How we pick our marketing channels
Our current main marketing channel is Google adwords. It allows us to advertise to companies who are looking for services like ours. While that’s working out quite well, we realize there is a huge audience on other channels such as Facebook, Linkedin, and similar social media platforms.
However, the main flaw they have is the cost per conversion is quite high (in our experience, 2-4 times higher), while the cost per impression and click is actually lower than our google ads.
The main reason google ads works so well is that people searching for our service are looking to get our service, while the people who receive our ads on Facebook or Linkedin are just casually browsing through their feed and out of the blue get offered our service. Although this sometimes works, the success rate is lower.
Our approach to this audience who’s not looking for our service is to try to get them wanting to learn more about us through our ads.
Webinars were a great way for us to lower the barrier of entry for certain customers. They allow us to convert customers we might not have otherwise gotten by providing us a channel of communication with our leads, as well gathering critical information from our viewers.

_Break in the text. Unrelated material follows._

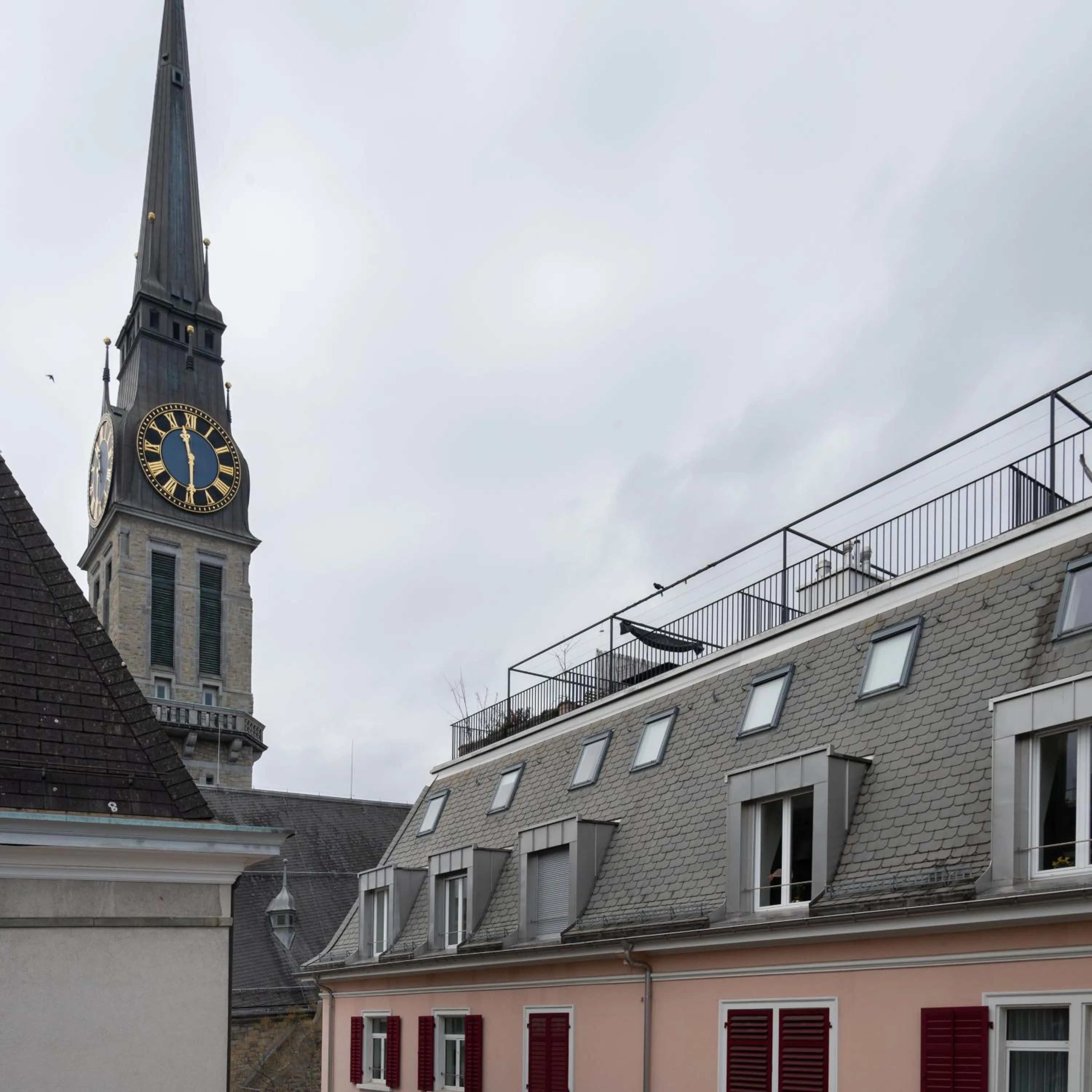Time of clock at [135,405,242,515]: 11:29
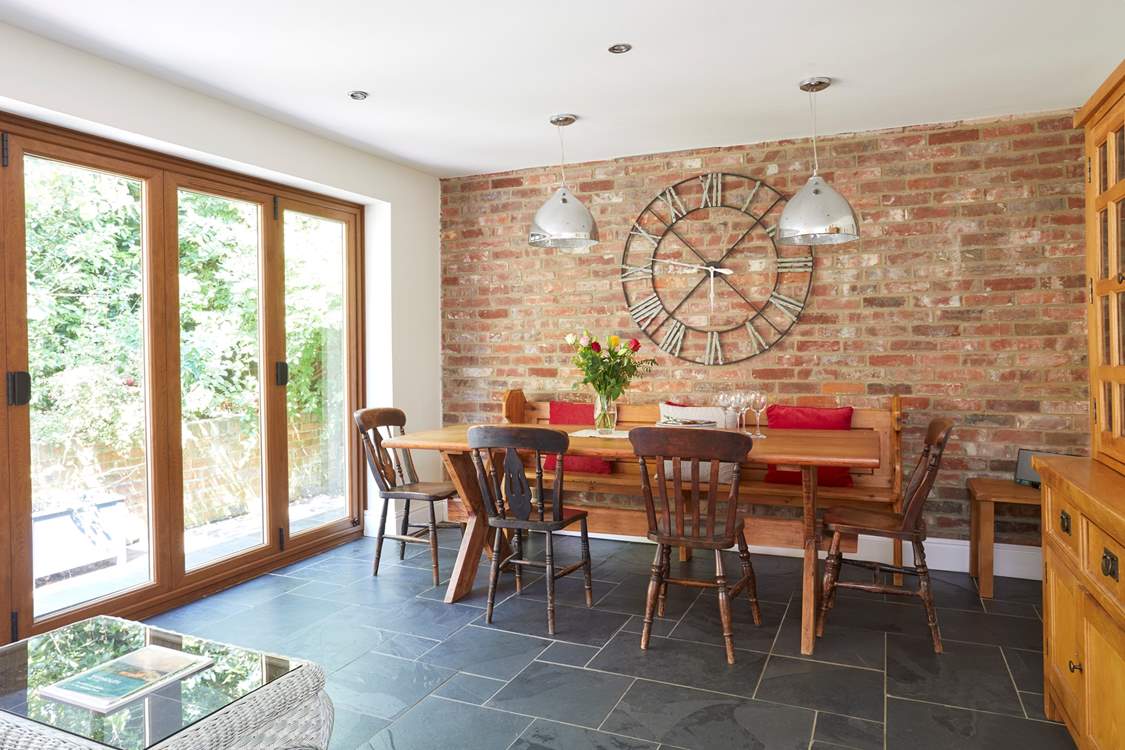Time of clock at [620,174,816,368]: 1:37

Key takeaways from this article
📌 Opening up a direct line of communication using webinars allows you to get critical insights from viewer comments that help you improve your message.
📌 Webinars for lead generation serve as their own channel, which attracts customers who are looking to “learn more” before they sign up. Use that to your advantage and target your message for those individuals.
📌 Try to be strategic with your webinars: when is the right time to run a call to action? Should it really be at the end of your show, or does it make sense to put it somewhere in the middle where you might have more attention from viewers? Experiment and see what works.